July 9, 2002
There is plenty of new information on the development of genotypic resistance to antiretroviral agents at this year's International AIDS Conference. It seems that the more we learn about genotypic resistance, the more complicated the topic becomes. Consequently, we can never fully understand or characterize a single mutation when new ones become relevant -- even mutations that we originally thought to be simple and straightforward. For example, mutation M184V, which confers resistance to 3TC, now appears to reveal itself as an important mutation potentially affecting pathways of resistance for other drugs.
We have learned that HIV tends to develop resistance first to the agent with the lowest resistance barrier. Thus, virologic resistance to 3TC by the development of mutation M184V is common in patients rebounding from an original regimen, including, for example, AZT/3TC and a protease inhibitor. This mutation M184V not only confers resistance to 3TC, but also increases susceptibility to the thymidine analogues and to tenofovir. On the other hand, development of resistance to thymidine analogues and to most protease inhibitors appears to be more complicated, requiring for the most part multiple mutations before clinically significant resistance to these drugs is reached.

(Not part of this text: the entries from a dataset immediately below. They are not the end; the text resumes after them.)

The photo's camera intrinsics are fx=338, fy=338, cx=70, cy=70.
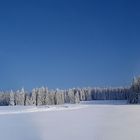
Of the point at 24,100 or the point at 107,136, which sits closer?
the point at 107,136

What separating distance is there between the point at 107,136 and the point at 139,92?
76567 millimetres

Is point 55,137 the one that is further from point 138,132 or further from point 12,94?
point 12,94

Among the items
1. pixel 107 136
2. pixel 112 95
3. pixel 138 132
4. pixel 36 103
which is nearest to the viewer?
pixel 107 136

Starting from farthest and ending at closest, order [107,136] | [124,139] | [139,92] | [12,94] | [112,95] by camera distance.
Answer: [112,95], [12,94], [139,92], [107,136], [124,139]

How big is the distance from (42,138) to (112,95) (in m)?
141

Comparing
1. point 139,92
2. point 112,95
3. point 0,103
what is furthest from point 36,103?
point 112,95

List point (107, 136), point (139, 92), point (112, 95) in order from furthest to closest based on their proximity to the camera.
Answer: point (112, 95) < point (139, 92) < point (107, 136)

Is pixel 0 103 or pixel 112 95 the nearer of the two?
pixel 0 103

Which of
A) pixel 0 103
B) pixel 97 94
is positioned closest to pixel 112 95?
pixel 97 94

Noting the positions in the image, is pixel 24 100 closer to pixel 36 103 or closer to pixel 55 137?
pixel 36 103

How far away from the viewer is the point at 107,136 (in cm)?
1948

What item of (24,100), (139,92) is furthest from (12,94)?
(139,92)

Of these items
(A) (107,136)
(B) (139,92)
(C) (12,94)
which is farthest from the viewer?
(C) (12,94)

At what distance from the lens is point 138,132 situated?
20953 mm
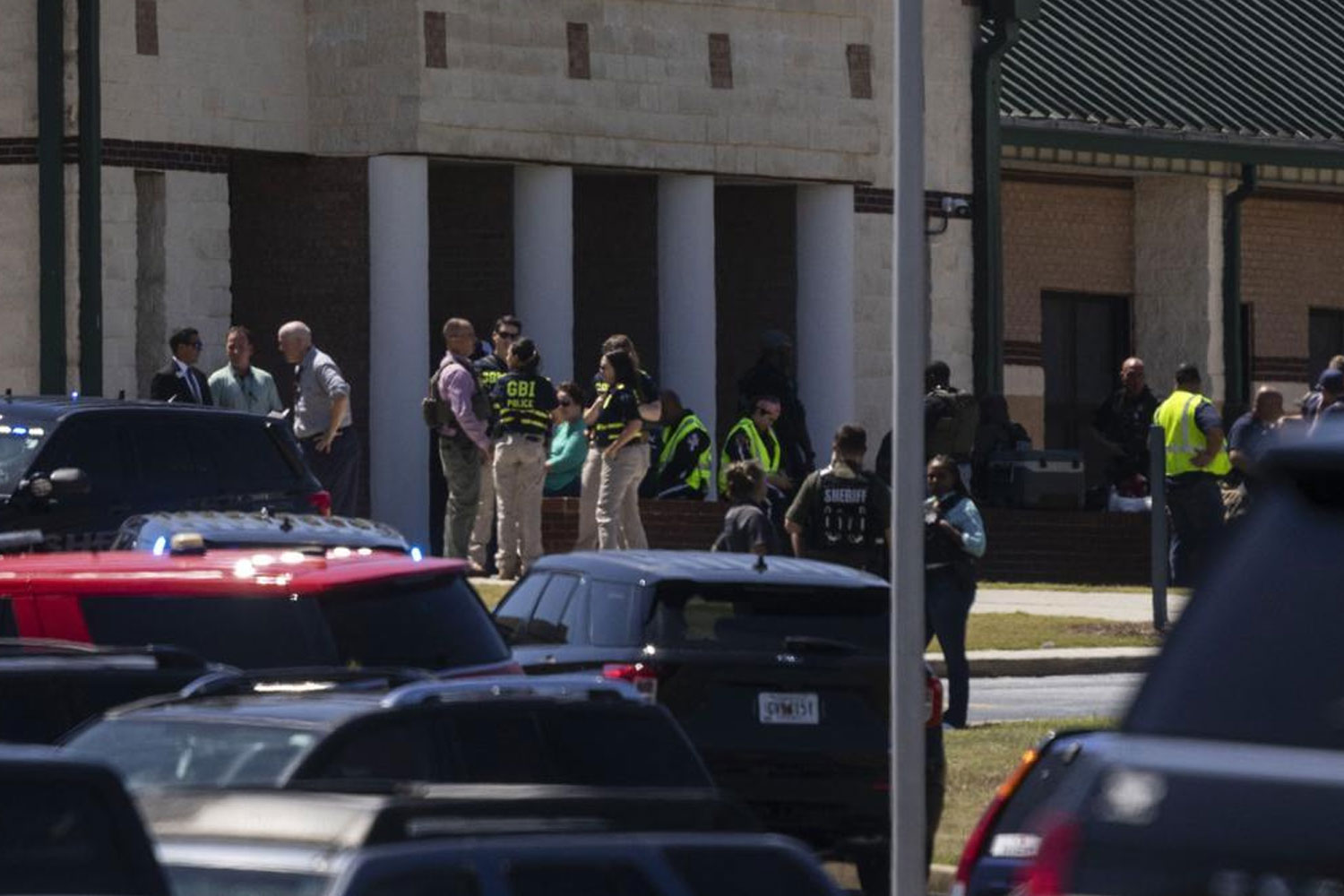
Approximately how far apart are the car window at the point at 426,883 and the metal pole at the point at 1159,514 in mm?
17533

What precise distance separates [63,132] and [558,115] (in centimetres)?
491

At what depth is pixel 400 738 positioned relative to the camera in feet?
26.1

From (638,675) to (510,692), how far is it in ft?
12.8

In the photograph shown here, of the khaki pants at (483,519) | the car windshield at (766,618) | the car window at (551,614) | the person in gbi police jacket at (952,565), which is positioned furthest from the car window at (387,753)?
the khaki pants at (483,519)

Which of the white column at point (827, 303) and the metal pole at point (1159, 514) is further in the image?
the white column at point (827, 303)

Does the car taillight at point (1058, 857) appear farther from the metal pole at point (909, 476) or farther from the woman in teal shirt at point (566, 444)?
the woman in teal shirt at point (566, 444)

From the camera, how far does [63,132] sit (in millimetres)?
27234

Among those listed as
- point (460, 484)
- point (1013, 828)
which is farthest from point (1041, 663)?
point (1013, 828)

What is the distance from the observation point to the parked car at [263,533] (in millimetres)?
12555

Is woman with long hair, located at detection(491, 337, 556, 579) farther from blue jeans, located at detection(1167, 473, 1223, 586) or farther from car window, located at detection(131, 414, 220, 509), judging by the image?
car window, located at detection(131, 414, 220, 509)

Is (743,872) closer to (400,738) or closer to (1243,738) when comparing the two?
(1243,738)

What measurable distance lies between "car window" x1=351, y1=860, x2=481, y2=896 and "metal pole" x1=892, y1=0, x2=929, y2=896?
12.8ft

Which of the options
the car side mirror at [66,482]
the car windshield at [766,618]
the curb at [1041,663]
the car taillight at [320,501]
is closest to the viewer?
the car windshield at [766,618]

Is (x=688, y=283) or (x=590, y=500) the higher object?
(x=688, y=283)
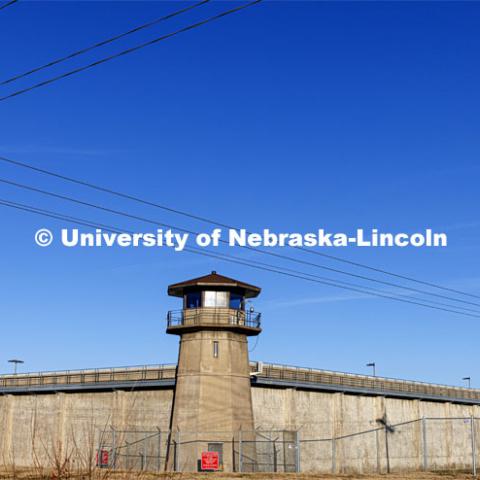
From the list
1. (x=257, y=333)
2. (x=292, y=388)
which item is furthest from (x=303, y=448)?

This study is trying to answer what is the prevalence of baseline mutations associated with phenotypic resistance to the NNRTI class in an experienced population, and what is the role of mutation M184V in that development.
The study data was collected using the information from 180 experienced patients who participated in the ZORRO trial. The ZORRO trial is a prospective cohort in which the tolerability and safety of abacavir in combination with other drugs is being followed both in naive and experienced patients. Genotypic and phenotypic resistance were conducted at baseline and at different intervals during the length of the trial.
Interestingly, the prevalence of NNRTI mutations (K103N, Y181C/I, G190A and Y188V) in the absence of mutation M184V was similar to the prevalence for having mutation M184V alone (without NNRTI-associated mutations) or having both mutations M184V and NNRTI-associated mutations simultaneously. When this data is matched to the duration of 3TC use (931 days) and NNRTI use (501 days), it appears that NNRTI-associated mutations may emerge before the M184V mutations develops.
The significance of this hypothesis, if true, is not clear. Certainly, it may be related to a higher prevalence of NNRTI mutations in the community than previously reported. If mutations to the NNRTI class, such as class-resistance mutation K103N is developed first, prior mutation M184V, that would explain why duration of therapy for subjects receiving NNRTI and 3TC therapy with isolates carrying the M184V and NNRTI mutations is longer than for subjects carrying only NNRTI-associated mutations.
Because this study is just trying to establish a potential explanation for the sequence in development of M184V and NNRTI-associated mutations, it has little immediate clinical relevance. However, perhaps in the future -- when we better understand the different resistance pathways -- we can intervene and influence or favor one mutation over others.